14 years after China free-trade deal saved Hong Kong from Sars slump, analysts warn city must innovate to make most of Cepa
Experts urge city to innovate as foreign investors enjoy more policy perks
A free-trade deal with mainland authorities that was intended 14 years ago to bolster Hong Kong’s then-struggling economy may have run its course for the city unless it innovates, analysts warn.
June 29, 2003 was a joyful day for Hong Kong’s business community when China’s then premier Wen Jiabao came to town with an unprecedented agreement giving local investors preferential access to the massive mainland market – before extending the free-trade deal to other countries.
The Closer Economic Partnership Arrangement (Cepa) was largely seen as a timely economic panacea offered by Beijing, as Hong Kong battled the devastating effects of severe acute respiratory syndrome, or Sars.
A month later, the launch of an individual traveller scheme threw open the city’s doors to mainland tourists, and the struggling local economy saw an immediate boost. Over the next decade, prosperity followed, and the scheme allowed more residents from key mainland cities to visit Hong Kong without needing to book tour groups.
Fast forward 14 years to today, however, and the economic benefits the city enjoyed under the free-trade pact seem to be diminishing. Many preferential terms that were once exclusive to Hong Kong investors have now become largely available to China’s major trading partners.
With the country further liberalising its market under international trade rules, a question has been raised: has Cepa accomplished its mission?
“Cepa is not as powerful as it used to be,” said Eddy Li Sau-hung, president of the Chinese Manufacturers’ Association of Hong Kong, which represents 3,000 firms. “The industries that can be opened [on the mainland] have already been opened. There is very little room to offer manufacturers further relaxing measures.”
Chinese authorities’ gambit giving Hong Kong residents, companies and products preferential access to the mainland market was meant to win hearts and minds in the former British colony.
But Li said the concessions initially granted firms in the city were now enjoyed by most foreign investors.

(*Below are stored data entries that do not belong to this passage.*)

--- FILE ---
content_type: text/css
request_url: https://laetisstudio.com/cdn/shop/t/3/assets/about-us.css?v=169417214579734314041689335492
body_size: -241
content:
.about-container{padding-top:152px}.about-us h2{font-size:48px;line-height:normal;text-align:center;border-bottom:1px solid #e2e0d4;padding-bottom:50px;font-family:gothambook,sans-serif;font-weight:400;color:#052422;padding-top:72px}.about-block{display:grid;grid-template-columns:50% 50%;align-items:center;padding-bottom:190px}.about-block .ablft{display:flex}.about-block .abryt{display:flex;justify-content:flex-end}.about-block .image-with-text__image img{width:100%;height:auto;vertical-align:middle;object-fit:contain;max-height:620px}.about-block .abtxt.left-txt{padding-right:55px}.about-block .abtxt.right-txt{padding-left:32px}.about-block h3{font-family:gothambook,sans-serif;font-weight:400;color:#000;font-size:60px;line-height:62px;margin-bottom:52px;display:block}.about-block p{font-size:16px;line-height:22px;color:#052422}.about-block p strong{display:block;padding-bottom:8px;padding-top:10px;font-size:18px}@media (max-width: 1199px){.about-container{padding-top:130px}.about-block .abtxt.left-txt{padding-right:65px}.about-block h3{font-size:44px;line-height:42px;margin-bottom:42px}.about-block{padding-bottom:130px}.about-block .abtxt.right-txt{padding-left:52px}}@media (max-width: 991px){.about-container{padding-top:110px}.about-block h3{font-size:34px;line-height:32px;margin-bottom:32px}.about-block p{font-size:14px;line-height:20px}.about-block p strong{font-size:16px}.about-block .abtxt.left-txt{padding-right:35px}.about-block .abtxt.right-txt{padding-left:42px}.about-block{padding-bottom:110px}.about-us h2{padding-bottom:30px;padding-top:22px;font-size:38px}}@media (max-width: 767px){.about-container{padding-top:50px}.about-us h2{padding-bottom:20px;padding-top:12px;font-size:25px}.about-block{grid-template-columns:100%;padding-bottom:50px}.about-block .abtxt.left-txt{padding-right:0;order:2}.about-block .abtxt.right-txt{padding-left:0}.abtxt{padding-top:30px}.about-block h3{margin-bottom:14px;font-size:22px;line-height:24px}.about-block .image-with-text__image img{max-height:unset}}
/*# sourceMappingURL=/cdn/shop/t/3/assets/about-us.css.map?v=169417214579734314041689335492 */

Last month, two supplementary agreements under the Cepa framework were signed, ahead of the 20th anniversary of Hong Kong’s return to Chinese sovereignty.
The deals aimed to give the city the highest level of investment access to China in both service and non-services sectors, and local investors would be treated as Chinese nationals in most industries.
But simultaneously, Beijing agreed to relax its restrictions on foreign investment, including reducing the number of restrictive measures from 93 to 62. The decision removed access hurdles for dozens of trade categories, and gave foreign investors “national treatment” in 11 more sectors.
Billy Mak Sui-choi, of Baptist University, said China was required to gradually remove barriers for all its trade partners as a member of the Word Trade Organisation. The effect for Hong Kong businesses, he added, would be fiercer competition from foreign firms.
But Mak did not forecast a dim future for local investors on the mainland.
“The economic scale was very small when Hong Kong entered the mainland market, but now, the pie is much larger,” he said.
“You either have a large market with more rivals or few competitors and weak demand. Which one is better?”
With additional overseas rivals joining the game, firms from the city have been urged to raise their competitive edge by incorporating more advanced technologies.
Relying on past policy advantages would offer no solution, added Stephen Wong Yuen-shan of Chinese University.
“It is very difficult for Hong Kong firms to survive on the mainland by purely counting on preferential policies now,” he said.
While new commerce minister Edward Yau Tang-wah said the upgraded Cepa “opened a key door” for more local businesses to operate on the mainland, being treated as Chinese nationals would not always bring perks.
Caesar Wong, managing director of consulting firm RSM’s China business services, believed it would be increasingly difficult for Hong Kong businesses to bargain for preferential tax treatment.
“If mainland investors are subject to relevant laws, regulations and rules, Hong Kong investors will be subject to them too,” he said.